Deriving the 4th equation of motion

[danksnaks]

1. All I need to do is derive the 4th equation of motion being v²= v0²+2aD from the second (t=(v-v0)/a) and third (D=1/2at²+v0t).
2. In this case D= (Ending-initial distance) V0= Initial Veolocity
3. By having the second equation solved for t I could substitute it in an completely eliminate time and I end up with D=1/2a((v-v0)/a))²+v0((v-v0)/a). Past this point I knwo to distribute the terms, but I have no idea what the correct forms look like because I always ended up with a slight different in the term hooked to 1/2a. Any help here?

 

[danksnaks]

I lied. I figured it out.

 

[tomcue]

I understand your question and I can provide some guidance on how to derive the 4th equation of motion.

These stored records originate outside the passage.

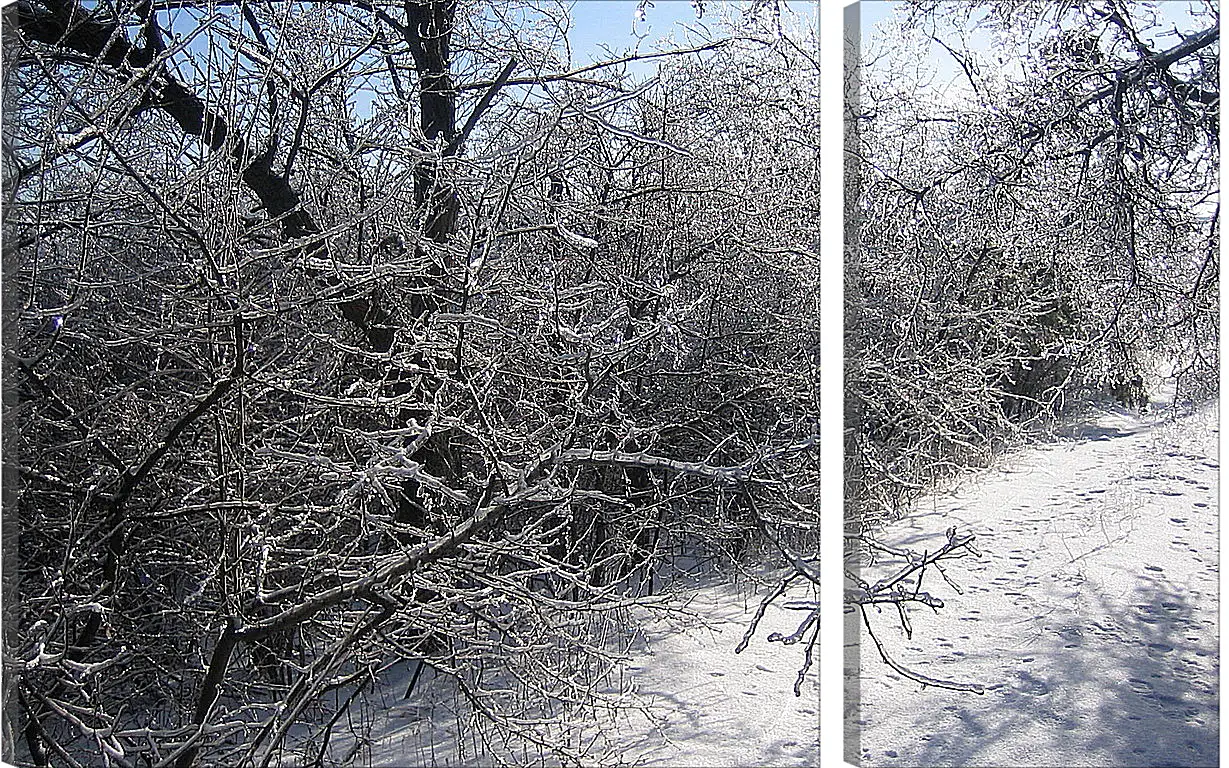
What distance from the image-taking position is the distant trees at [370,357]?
74.8 inches

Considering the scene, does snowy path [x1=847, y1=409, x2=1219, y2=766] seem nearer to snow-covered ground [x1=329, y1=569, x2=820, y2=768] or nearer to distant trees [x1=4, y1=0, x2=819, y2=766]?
snow-covered ground [x1=329, y1=569, x2=820, y2=768]

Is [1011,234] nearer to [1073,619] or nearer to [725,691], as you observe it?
[1073,619]

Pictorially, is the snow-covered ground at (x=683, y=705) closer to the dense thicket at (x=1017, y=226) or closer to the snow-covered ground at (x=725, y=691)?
the snow-covered ground at (x=725, y=691)

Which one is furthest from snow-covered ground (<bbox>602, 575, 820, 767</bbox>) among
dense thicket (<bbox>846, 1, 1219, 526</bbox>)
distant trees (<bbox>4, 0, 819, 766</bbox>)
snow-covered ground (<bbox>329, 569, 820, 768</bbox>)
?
dense thicket (<bbox>846, 1, 1219, 526</bbox>)

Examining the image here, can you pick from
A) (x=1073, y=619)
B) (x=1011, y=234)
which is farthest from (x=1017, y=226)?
(x=1073, y=619)

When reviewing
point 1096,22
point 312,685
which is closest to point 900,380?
point 1096,22

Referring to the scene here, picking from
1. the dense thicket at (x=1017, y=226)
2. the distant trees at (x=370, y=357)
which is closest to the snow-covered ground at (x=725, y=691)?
the distant trees at (x=370, y=357)

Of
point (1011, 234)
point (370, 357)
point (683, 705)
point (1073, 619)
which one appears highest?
point (1011, 234)

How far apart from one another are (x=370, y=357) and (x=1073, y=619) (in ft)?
5.00

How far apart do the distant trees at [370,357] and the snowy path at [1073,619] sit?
0.34 m

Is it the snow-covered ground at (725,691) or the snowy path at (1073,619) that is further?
the snow-covered ground at (725,691)

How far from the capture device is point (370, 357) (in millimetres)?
2008

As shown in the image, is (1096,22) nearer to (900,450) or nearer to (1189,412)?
(1189,412)

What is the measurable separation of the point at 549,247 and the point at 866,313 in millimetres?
680
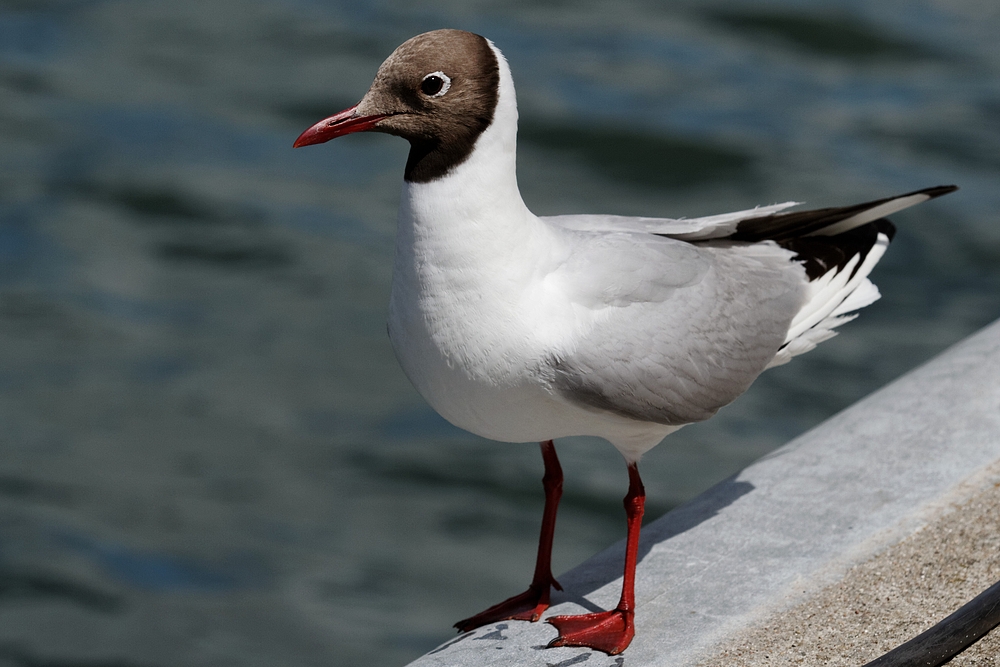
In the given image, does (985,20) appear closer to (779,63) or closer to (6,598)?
(779,63)

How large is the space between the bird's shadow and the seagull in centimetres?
12

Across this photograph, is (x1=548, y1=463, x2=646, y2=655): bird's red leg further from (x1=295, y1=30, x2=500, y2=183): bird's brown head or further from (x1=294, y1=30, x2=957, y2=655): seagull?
(x1=295, y1=30, x2=500, y2=183): bird's brown head

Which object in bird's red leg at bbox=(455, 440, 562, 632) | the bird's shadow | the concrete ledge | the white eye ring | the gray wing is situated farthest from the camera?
the bird's shadow

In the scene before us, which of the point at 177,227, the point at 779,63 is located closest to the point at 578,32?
the point at 779,63

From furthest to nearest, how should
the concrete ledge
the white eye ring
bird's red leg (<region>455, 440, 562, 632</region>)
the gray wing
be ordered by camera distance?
bird's red leg (<region>455, 440, 562, 632</region>)
the concrete ledge
the gray wing
the white eye ring

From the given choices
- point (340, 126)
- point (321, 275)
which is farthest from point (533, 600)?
point (321, 275)

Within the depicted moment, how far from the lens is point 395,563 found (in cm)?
648

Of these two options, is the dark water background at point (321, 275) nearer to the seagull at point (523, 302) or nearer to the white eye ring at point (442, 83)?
the seagull at point (523, 302)

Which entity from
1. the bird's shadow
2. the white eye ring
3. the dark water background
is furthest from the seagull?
the dark water background

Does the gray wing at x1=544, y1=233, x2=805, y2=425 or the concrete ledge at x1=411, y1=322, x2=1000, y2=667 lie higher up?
the gray wing at x1=544, y1=233, x2=805, y2=425

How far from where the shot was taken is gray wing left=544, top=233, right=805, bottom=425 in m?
3.27

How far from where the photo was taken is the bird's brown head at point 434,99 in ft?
10.2

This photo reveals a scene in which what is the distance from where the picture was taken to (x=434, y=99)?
10.2 ft

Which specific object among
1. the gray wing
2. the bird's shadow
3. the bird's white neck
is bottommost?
the bird's shadow
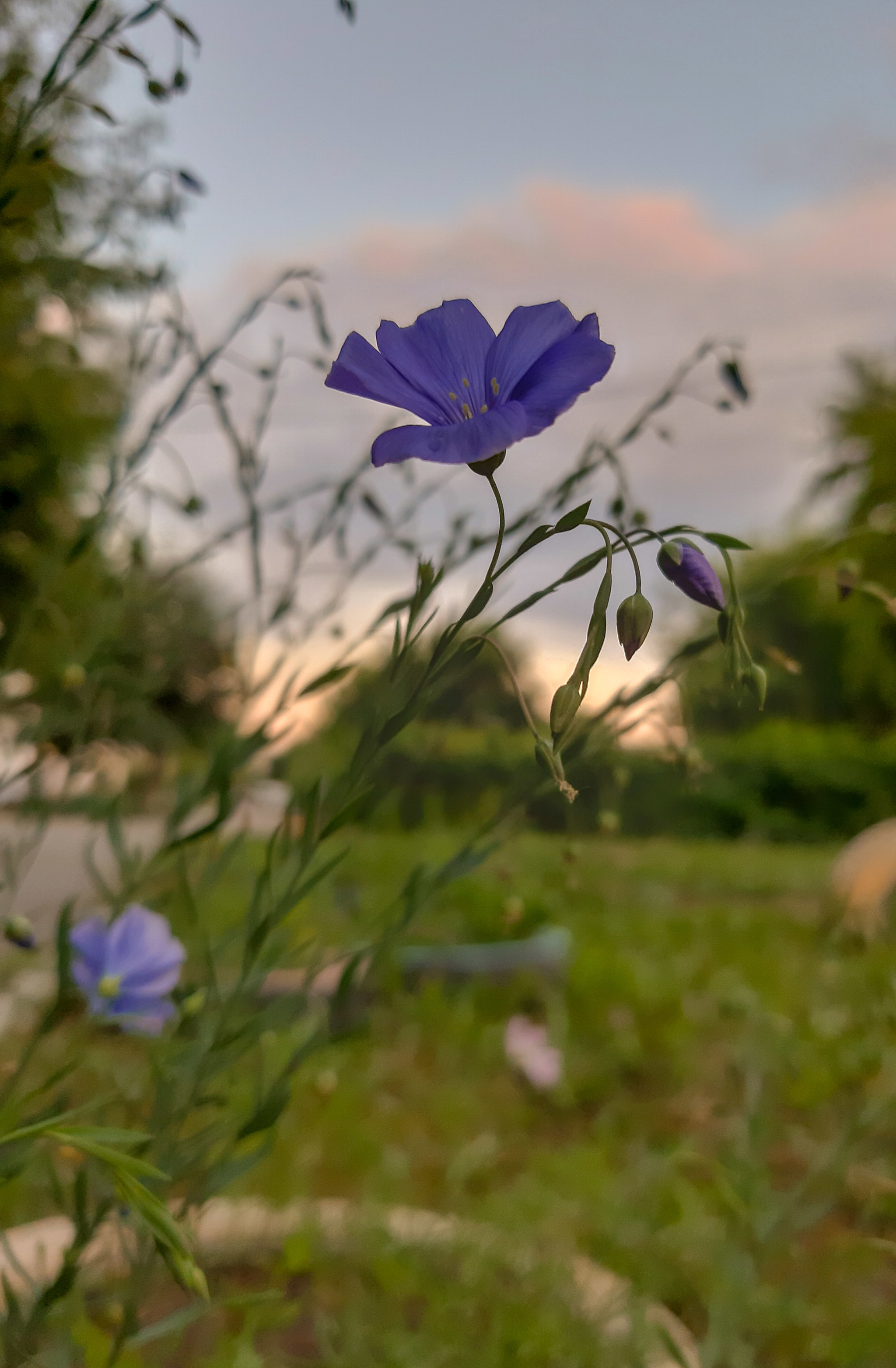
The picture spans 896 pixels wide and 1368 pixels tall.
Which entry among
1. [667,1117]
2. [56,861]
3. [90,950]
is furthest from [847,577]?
[56,861]

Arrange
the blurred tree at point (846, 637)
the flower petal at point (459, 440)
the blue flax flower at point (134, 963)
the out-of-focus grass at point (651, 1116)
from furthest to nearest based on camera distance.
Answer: the blurred tree at point (846, 637), the out-of-focus grass at point (651, 1116), the blue flax flower at point (134, 963), the flower petal at point (459, 440)

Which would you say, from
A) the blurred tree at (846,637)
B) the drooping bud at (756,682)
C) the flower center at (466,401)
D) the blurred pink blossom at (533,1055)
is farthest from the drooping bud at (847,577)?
the blurred tree at (846,637)

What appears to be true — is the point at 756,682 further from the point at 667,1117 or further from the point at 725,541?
the point at 667,1117

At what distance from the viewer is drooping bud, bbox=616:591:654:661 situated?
51cm

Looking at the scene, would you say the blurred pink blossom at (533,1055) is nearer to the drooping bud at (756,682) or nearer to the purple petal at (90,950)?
the purple petal at (90,950)

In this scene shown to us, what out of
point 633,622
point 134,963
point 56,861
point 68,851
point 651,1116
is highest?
point 633,622

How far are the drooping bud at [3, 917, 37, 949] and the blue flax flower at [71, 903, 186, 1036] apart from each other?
0.06 m

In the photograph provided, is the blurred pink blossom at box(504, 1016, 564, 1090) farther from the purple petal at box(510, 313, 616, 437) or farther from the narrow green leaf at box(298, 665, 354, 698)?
the purple petal at box(510, 313, 616, 437)

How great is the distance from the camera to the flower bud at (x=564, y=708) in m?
0.47

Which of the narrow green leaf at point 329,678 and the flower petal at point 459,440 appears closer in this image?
the flower petal at point 459,440

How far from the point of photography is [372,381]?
0.49m

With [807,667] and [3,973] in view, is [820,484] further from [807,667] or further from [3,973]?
[807,667]

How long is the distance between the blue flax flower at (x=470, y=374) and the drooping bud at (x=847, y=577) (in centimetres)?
34

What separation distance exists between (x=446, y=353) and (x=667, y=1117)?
70.1 inches
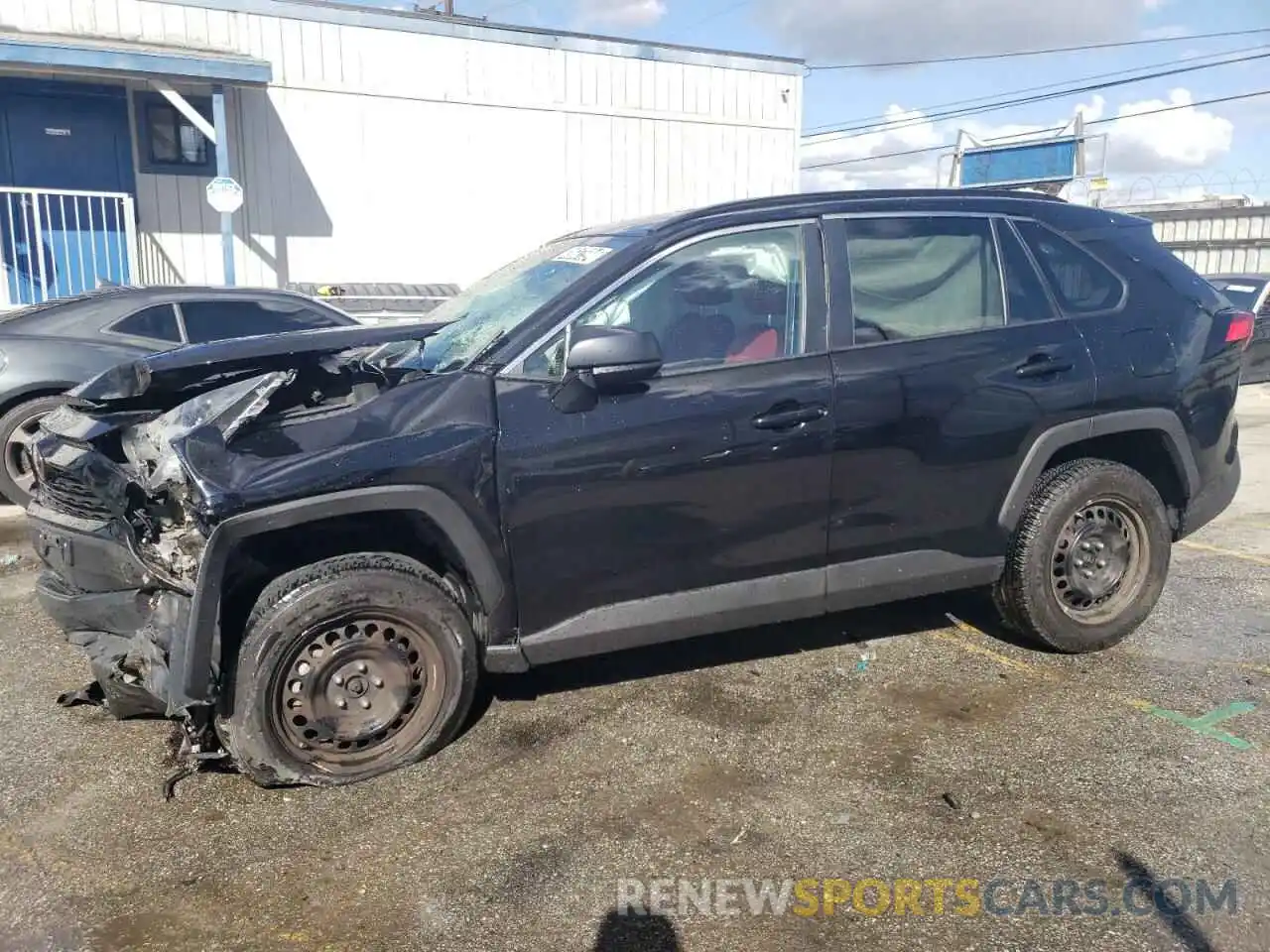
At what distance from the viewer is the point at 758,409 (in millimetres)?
3621

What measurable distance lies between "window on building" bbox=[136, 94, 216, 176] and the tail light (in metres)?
11.1

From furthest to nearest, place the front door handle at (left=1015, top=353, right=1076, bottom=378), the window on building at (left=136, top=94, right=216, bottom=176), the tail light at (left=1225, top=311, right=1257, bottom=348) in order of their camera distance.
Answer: the window on building at (left=136, top=94, right=216, bottom=176) < the tail light at (left=1225, top=311, right=1257, bottom=348) < the front door handle at (left=1015, top=353, right=1076, bottom=378)

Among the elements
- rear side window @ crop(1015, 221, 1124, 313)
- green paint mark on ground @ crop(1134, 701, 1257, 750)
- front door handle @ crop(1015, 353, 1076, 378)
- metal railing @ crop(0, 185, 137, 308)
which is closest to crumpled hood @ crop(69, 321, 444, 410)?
front door handle @ crop(1015, 353, 1076, 378)

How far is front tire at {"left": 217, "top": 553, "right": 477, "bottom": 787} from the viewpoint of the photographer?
321 centimetres

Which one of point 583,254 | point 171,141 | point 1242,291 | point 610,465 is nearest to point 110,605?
point 610,465

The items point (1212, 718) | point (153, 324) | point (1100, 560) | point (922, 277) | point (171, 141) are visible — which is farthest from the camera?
point (171, 141)

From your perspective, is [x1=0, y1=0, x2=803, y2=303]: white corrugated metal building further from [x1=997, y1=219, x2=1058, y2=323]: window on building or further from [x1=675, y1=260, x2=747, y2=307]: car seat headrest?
[x1=997, y1=219, x2=1058, y2=323]: window on building

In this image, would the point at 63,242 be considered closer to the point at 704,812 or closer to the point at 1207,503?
the point at 704,812

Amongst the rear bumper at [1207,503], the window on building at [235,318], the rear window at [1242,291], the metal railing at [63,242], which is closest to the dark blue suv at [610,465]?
the rear bumper at [1207,503]

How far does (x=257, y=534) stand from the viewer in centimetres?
310

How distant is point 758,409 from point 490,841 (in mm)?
1726

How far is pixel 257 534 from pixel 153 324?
15.8 ft

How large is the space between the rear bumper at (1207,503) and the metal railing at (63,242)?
1062cm

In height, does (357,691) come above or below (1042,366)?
below
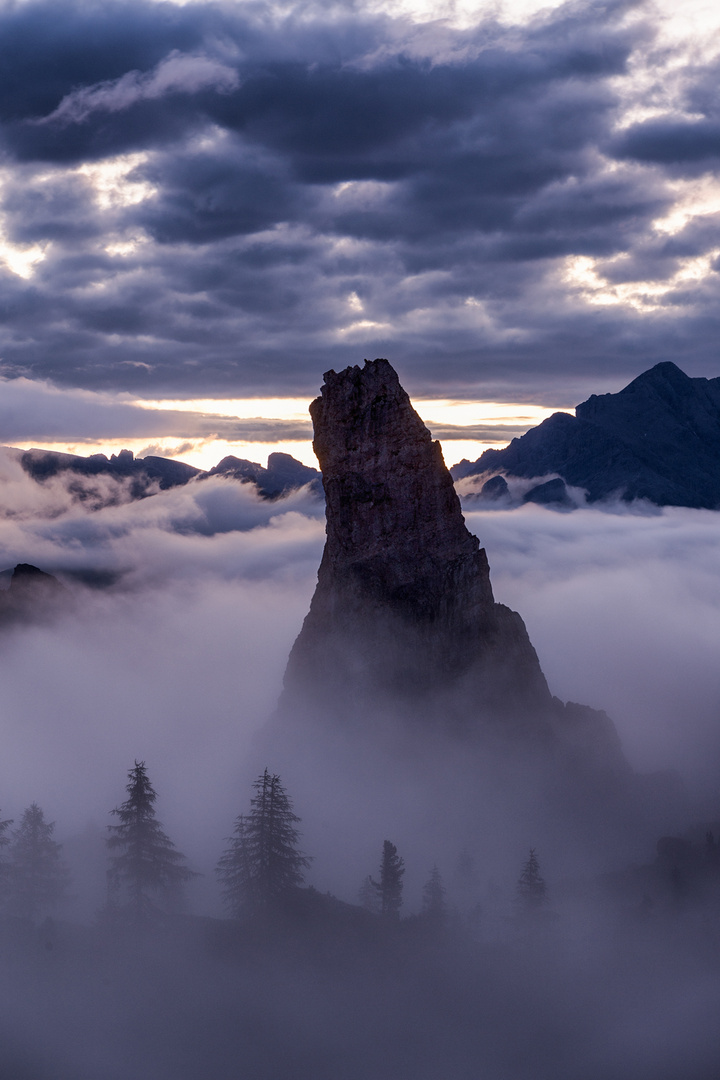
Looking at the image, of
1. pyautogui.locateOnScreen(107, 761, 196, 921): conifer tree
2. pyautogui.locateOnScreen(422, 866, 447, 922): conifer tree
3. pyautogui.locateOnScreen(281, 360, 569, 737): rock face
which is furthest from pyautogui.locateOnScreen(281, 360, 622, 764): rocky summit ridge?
pyautogui.locateOnScreen(107, 761, 196, 921): conifer tree

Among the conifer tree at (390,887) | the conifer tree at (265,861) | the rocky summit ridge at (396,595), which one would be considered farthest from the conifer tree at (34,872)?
the rocky summit ridge at (396,595)

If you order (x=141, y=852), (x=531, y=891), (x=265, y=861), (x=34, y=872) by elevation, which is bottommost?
(x=531, y=891)

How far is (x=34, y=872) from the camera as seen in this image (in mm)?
56188

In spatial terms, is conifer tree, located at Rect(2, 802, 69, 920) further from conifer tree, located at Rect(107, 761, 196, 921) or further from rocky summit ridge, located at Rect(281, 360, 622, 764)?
rocky summit ridge, located at Rect(281, 360, 622, 764)

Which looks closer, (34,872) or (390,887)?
(34,872)

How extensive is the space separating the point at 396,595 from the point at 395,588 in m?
0.80

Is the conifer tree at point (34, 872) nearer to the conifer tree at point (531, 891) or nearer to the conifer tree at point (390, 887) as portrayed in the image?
the conifer tree at point (390, 887)

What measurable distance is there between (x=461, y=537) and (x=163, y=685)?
106600 mm

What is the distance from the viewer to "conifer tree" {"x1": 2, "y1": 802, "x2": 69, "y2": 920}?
55250mm

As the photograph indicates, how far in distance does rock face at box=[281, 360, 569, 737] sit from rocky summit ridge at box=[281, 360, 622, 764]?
0.36ft

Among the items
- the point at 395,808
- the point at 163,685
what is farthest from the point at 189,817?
the point at 163,685

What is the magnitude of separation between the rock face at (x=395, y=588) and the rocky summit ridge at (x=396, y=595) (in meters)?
0.11

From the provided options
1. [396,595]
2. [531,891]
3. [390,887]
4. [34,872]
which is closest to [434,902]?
[390,887]

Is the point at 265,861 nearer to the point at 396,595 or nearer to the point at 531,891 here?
the point at 531,891
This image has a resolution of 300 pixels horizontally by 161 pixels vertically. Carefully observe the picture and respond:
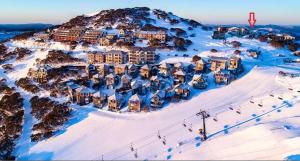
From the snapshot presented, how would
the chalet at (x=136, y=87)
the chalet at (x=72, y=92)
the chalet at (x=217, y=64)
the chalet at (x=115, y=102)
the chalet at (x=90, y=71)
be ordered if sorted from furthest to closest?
1. the chalet at (x=217, y=64)
2. the chalet at (x=90, y=71)
3. the chalet at (x=136, y=87)
4. the chalet at (x=72, y=92)
5. the chalet at (x=115, y=102)

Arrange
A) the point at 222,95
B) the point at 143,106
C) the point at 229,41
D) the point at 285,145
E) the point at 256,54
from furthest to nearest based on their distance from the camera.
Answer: the point at 229,41 → the point at 256,54 → the point at 222,95 → the point at 143,106 → the point at 285,145

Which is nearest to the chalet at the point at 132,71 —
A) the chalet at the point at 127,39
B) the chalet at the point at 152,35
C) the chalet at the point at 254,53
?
the chalet at the point at 127,39

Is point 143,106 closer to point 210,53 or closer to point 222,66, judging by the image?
point 222,66

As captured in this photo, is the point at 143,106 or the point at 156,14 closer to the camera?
the point at 143,106

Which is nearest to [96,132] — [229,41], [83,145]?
[83,145]

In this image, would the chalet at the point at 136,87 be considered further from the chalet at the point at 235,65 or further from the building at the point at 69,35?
the building at the point at 69,35

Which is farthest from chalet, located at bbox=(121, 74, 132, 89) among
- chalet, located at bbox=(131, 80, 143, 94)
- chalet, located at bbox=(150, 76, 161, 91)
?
chalet, located at bbox=(150, 76, 161, 91)

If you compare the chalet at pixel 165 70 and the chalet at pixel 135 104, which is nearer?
the chalet at pixel 135 104
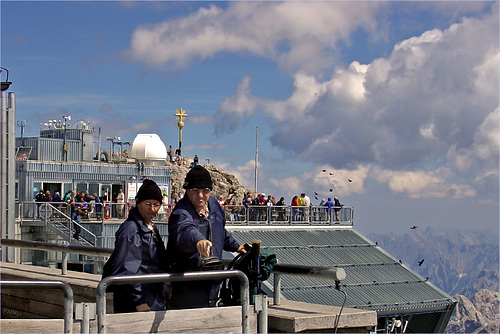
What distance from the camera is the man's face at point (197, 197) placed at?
6.08m

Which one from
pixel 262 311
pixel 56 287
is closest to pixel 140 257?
pixel 56 287

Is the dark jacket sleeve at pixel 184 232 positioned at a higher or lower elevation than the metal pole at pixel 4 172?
lower

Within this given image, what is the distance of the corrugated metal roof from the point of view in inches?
1458

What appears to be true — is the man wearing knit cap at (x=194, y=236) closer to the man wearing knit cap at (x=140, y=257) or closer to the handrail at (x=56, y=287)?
the man wearing knit cap at (x=140, y=257)

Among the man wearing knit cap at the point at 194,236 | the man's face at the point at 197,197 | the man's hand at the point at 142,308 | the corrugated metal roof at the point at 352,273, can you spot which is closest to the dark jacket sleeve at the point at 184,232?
the man wearing knit cap at the point at 194,236

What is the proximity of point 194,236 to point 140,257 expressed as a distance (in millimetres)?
433

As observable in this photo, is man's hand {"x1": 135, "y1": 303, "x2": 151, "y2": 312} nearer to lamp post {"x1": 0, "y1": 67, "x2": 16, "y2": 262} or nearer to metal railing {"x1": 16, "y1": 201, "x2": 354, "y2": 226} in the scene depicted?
lamp post {"x1": 0, "y1": 67, "x2": 16, "y2": 262}

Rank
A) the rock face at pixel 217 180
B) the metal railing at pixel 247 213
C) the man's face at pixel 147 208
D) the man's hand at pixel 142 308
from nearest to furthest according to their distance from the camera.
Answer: the man's hand at pixel 142 308 < the man's face at pixel 147 208 < the metal railing at pixel 247 213 < the rock face at pixel 217 180

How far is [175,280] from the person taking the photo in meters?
5.32

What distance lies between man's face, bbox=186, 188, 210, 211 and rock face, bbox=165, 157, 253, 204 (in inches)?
2175

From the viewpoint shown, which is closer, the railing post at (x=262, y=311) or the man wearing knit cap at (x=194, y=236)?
the man wearing knit cap at (x=194, y=236)

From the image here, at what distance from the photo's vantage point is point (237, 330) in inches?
231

First, let's start with the second equation of motion, t=(v-v0)/a. We can rearrange this to solve for v, giving us v=v0+at.

Next, we can substitute this expression for v into the third equation of motion, D=1/2at^2+v0t. This gives us D=1/2a(v0+at)^2+v0(v0+at).

Expanding the terms and simplifying, we get D=1/2a(v0^2+2v0at+a^2t^2)+v0^2+av0t.

Now, we can combine like terms and factor out a v0, giving us D=1/2a(v0^2+2av0t+a^2t^2)+v0(v0+at).

Finally, we can rearrange this equation to solve for v^2, giving us v^2=v0^2+2aD. This is the 4th equation of motion that you were looking for.

I hope this explanation helps and clarifies the steps needed to derive the 4th equation of motion. Remember, it's important to practice and work through the equations to fully understand them. Keep up the good work!